Убедившись, что дверь плотно заперта, он приступил к "разбору полетов".
– А теперь о главном. Мы проиграли аукцион, ты знаешь, – понятия не имела, в принципе ничего удивительного в этой новости нет. На всякий случай я многозначительно кивнула. – В результате кризис углубился. Если не предпринять решительных, но осторожных, я подчеркиваю, действий, нас ожидает крах.
Допрыгались, голубчики!
– Я посчитал, вручную с калькулятором, от ваших компьютеров никакого толку, если заморозить наши долги лет на пять, то выкрутимся. Такая возможность в принципе есть. Но проблема в том, что никто не собирается это делать. Теперь слушай внимательно! – папа заметно сдал, он стал как-то по-стариковски усыхать, но продолжает суетиться, выдумывать что-то, вмешиваться. Да слушаю, слушаю!

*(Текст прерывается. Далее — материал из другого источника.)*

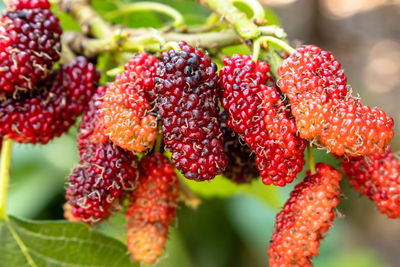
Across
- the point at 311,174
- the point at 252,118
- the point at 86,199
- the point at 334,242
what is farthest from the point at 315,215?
the point at 334,242

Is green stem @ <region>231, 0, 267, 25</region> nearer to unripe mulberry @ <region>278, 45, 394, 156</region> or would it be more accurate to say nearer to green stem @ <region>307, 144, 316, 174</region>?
unripe mulberry @ <region>278, 45, 394, 156</region>

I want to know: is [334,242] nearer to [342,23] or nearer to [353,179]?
[353,179]

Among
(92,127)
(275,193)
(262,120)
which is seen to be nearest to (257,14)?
(262,120)

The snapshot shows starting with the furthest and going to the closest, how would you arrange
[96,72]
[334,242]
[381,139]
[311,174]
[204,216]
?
[334,242] → [204,216] → [96,72] → [311,174] → [381,139]

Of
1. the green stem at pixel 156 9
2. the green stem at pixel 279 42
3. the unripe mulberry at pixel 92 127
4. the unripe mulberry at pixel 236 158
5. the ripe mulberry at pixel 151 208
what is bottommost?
the ripe mulberry at pixel 151 208

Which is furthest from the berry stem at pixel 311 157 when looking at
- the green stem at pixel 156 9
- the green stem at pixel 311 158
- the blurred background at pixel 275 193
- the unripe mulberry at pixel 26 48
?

– Собираюсь на прием к президенту, никогда не злоупотреблял своим положением, поэтому думаю, что один раз можно. Хочу попросить о помощи.
– Пап, какую помощь ты ждешь? Ты думаешь, он тебе денег даст, десять миллионов?! Или освободит от налогов?
– Ты не понимаешь, дочь, – естественно, куда уж мне, – в истории есть такие примеры. В свое время корпорация "Крайслер" была на грани банкротства, ни один банк не давал кредит. И тогда помогло именно государство, предоставив беспроцентный займ. Ты читала Ли Якокку?
Читала, скукотища. Но у нас не Ли Якокка, а Батыр... с заскоком. Я кивнула.
– Да зачем нам заморские примеры, – продолжал он. – Крупнейший химкомбинат продали инвестору без долгов, повесив их на государство. И ничего, недовольные попищали и забыли.
Отца всегда отличала железная логика, настоящая мужская выдержка, хладнокровие. Но годы берут свое.
– Папа, это иллюзия, ты ничего не добьешься, даже если получишь аудиенцию. Нет такого закона, помогать отдельной частной компании.
Папа почувствовал себя задетым, сама виновата, надо быть осторожнее.
– Ты не все знаешь, дочь, – он посчитал необходимым завершить дискуссию. – Теперь о другом. Сейчас начнутся иски, судебные процессы, шумиха в прессе. Батыра давно окрестили олигархом, поэтому пожирать его будут с большим аппетитом. Будем отбиваться. Могут задеть и твое имя, как одного из учредителей холдинга, важно, чтобы к тебе не прилипла никакая грязь. Ты понимаешь меня?
Еще бы не понимать, мама подготовила.
– У меня с этим человеком только деловые отношения, если тебя это интересует, – надоело оправдываться, лучшая защита – нападение.
– Не кипятись. Я навел справки, он не представляет для нас опасности. Образован, кандидат искусствоведения, был женат, имеет сына, в темных делах не замешан. Поэтому проблема не в нем, – он поднял свои тяжелые веки и с грустью посмотрел на меня.
– Папа, я все прекрасно понимаю, мое участие в выставке было превратно истолковано. Но после ее закрытия, я его не видела и не слышала. Так что можешь успокоиться.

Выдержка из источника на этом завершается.